Note that this plot has been updated through July 15th of the 2022 season. Pitches thrown to Judge after this date will not appear on the above plot.

This is just a single example of the type of data available using baseballr. See the package website for more data acquisition functions. Additionally, the Exploring Baseball Data with R website by Jim Albert is an incredible resource with a variety of examples of learning R code all in the context of baseball data analysis.

nbastatr

The nbastatr package created by Alex Bresler is analogous to the baseballr package as it provides many different functions for accessing NBA data from a variety of websites. Again to be able to use the package you need to install it from GitHub:

devtools::install_github("abresler/nbastatR")
library(nbastatR)

There will likely be several messages that appear when installing this package, please let us know if you encounter any strange issues. The code below demonstrates how to get all shot attempts by the 2022 NBA champions, the Golden State Warriors, in the past season using this package:

warriors_shots <- teams_shots(teams = "Golden State Warriors", 
                             seasons = c(2022))

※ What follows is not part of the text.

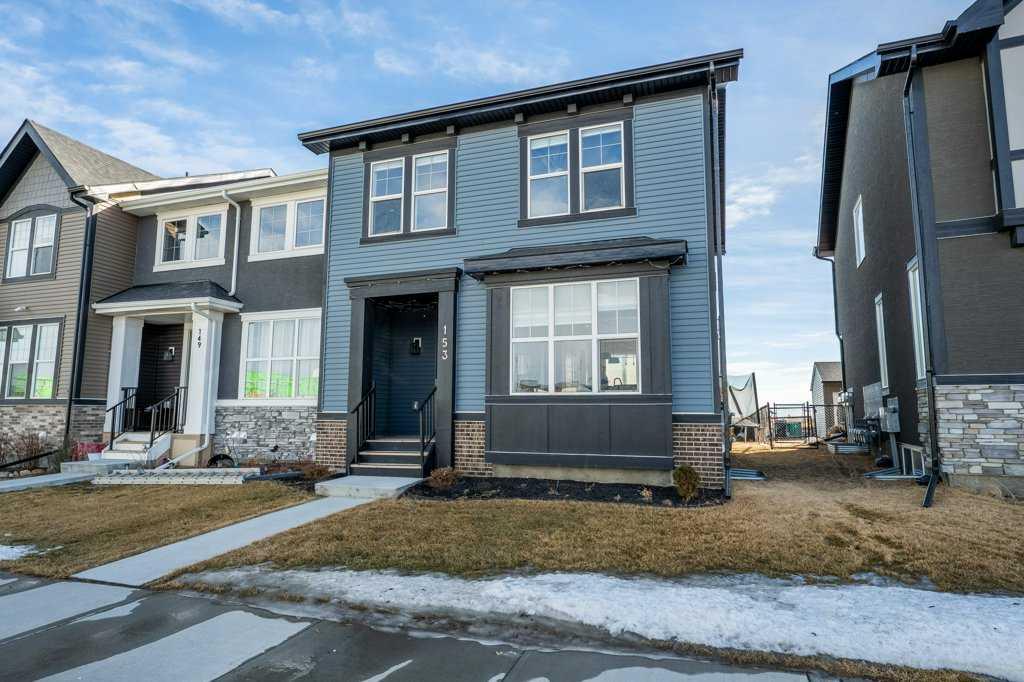 153 Waterford Boulevard, Chestermere, AB, T1X 2M9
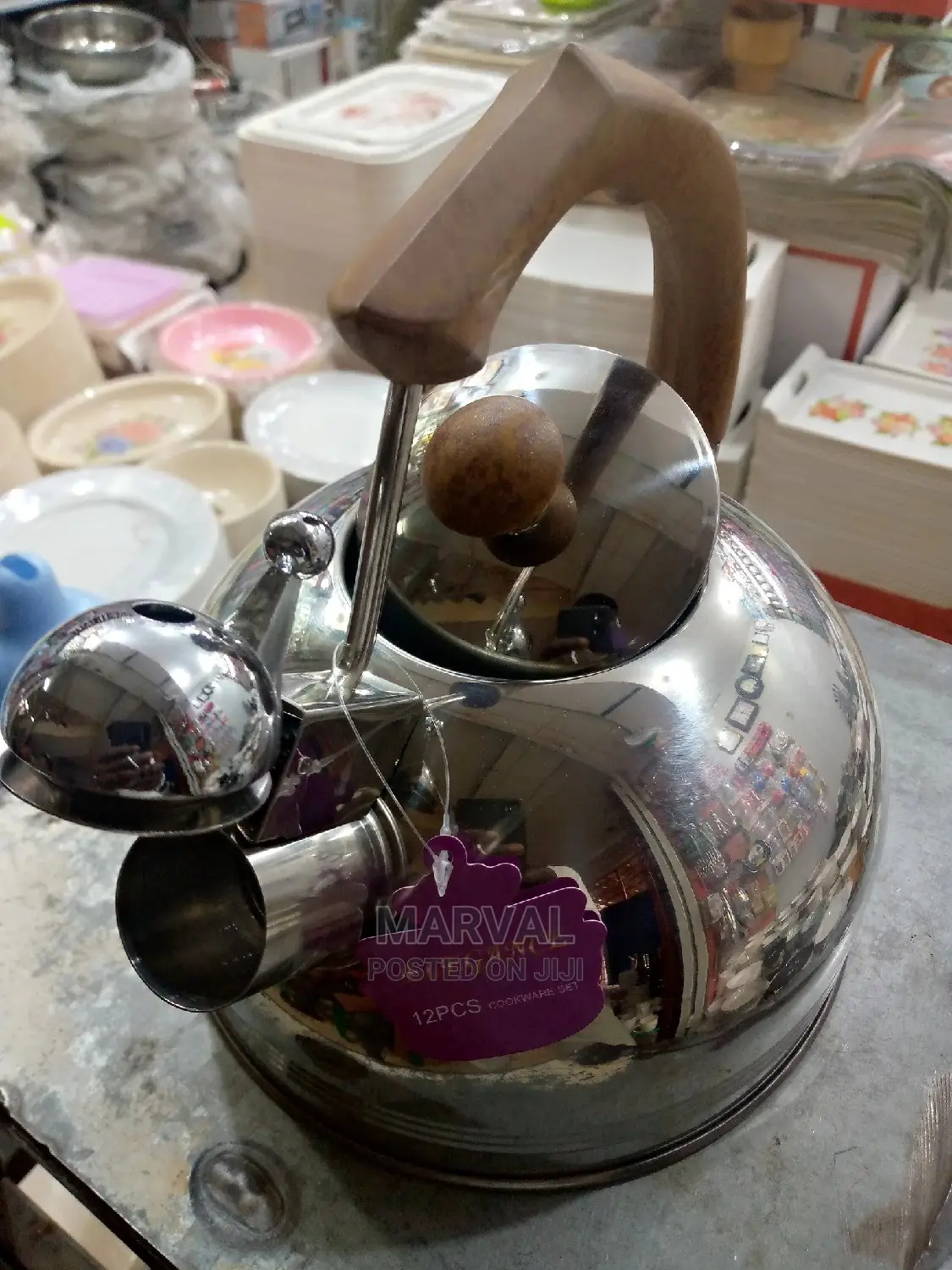 Higher Quality Cookware Set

Using this shot data, we can view the all shot attempts by the Warriors throughout the season colored by whether or not they made the shot.

warriors_shots %>%
  ggplot(aes(x = locationX, y = locationY, color = isShotMade)) +
  geom_point(alpha = 0.5) +
  scale_color_manual(values = c("#FFC72C", "#1D428A")) +
  theme_bw() +
  labs(title = "Shot attempts by Golden State Warriors in 2021-22 NBA season",
       caption = "Data accessed via nbastatR")

It’s apparent from this chart the effect of the three-point line of their shot selection.